Hair loss and genetics

“You’re losing your hair. Well it’s hereditary!”

Men and women showing signs of ‘pattern balding’ often hear the above after seeking medical help. However, the phrase ‘It’s genetic’ is not entirely true.

While certain inherited genes may predispose men and women to ‘pattern hair loss’, not everyone with these genes will go bald.

To make matters more interesting, even if someone has hair loss related genes and are thinning, it doesn’t mean that baldness is inevitable.

Sufferers of hair loss can’t change their genes, but they do have some control to turn them ‘on’ or ‘off’.

‘Gene expression’ is the process by which information from a gene is used to maintain conditions in the body for healthy hair growth.

It is ‘Gene regulation’ (turning on or off the relevant gene) that gives the cell control over its structure and function. The amount of gene expression in some genes can have a profound effect on the functions of hair growth.

Good regulation of this gene expression is thus critical to what happens to hair growth for someone with the pattern balding gene.

‘Pattern Hair loss’ can be chronic and progressive. But people don’t have to express the genes associated with hair loss.

Even after people start losing their hair, they can influence their own gene expression to activate the genes associated with hair growth and deactivate the ones associated with hair loss.

What influences gene expression?

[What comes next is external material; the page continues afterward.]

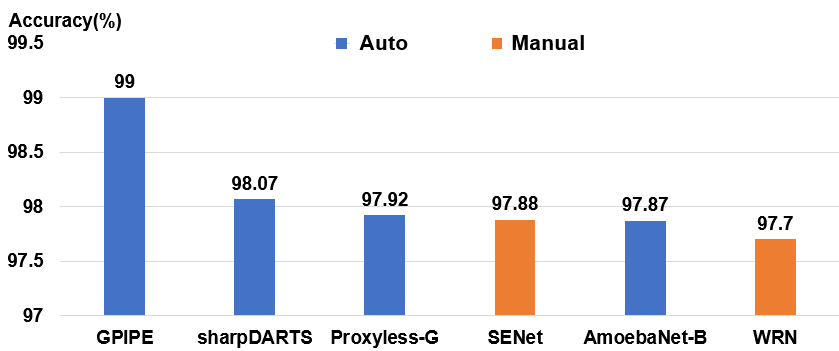 AutoML: A Survey of the State-of-the-Art   DeepAI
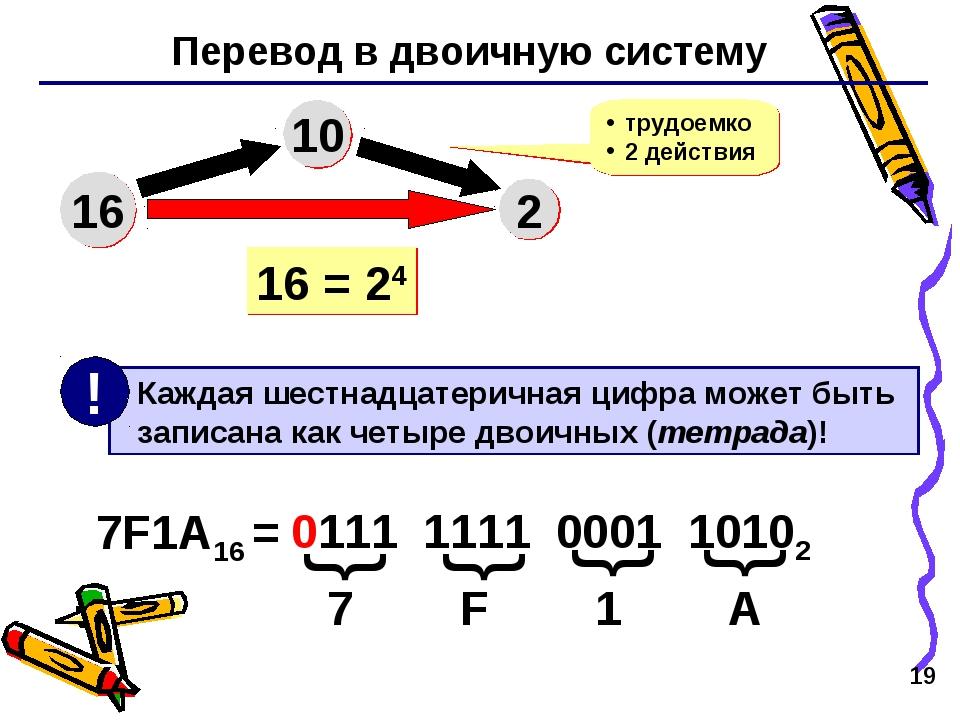 * Перевод в двоичную систему 16 10 2 трудоемко 2 действия 16 = 24 7F1A16 = 7...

The short answer is everything!

Toxins, alcohol, tobacco, pharmaceuticals, stress, sleep deprivation, poor diet and lifestyle choices are just a few.

Everything from the air we breathe and the water we drink, to the foods we eat and our mental health affects the way our genes express themselves.

If you want to minimise the risk of ‘pattern hair loss’, you first need to reduce your exposure to all those things what can trigger it, and then optimise your exposure to things that promote a positive gene expression (and new hair regrowth).

If you want to regrow lost hair you need to reverse the chronic conditions that cause hair loss in the first place.

That starts with our scalp environment, diet, lifestyle and even our attitude.

Gene expression – and your ability to change it – is the basis for what makes natural hair growth possible. Predisposition doesn’t mean predetermined.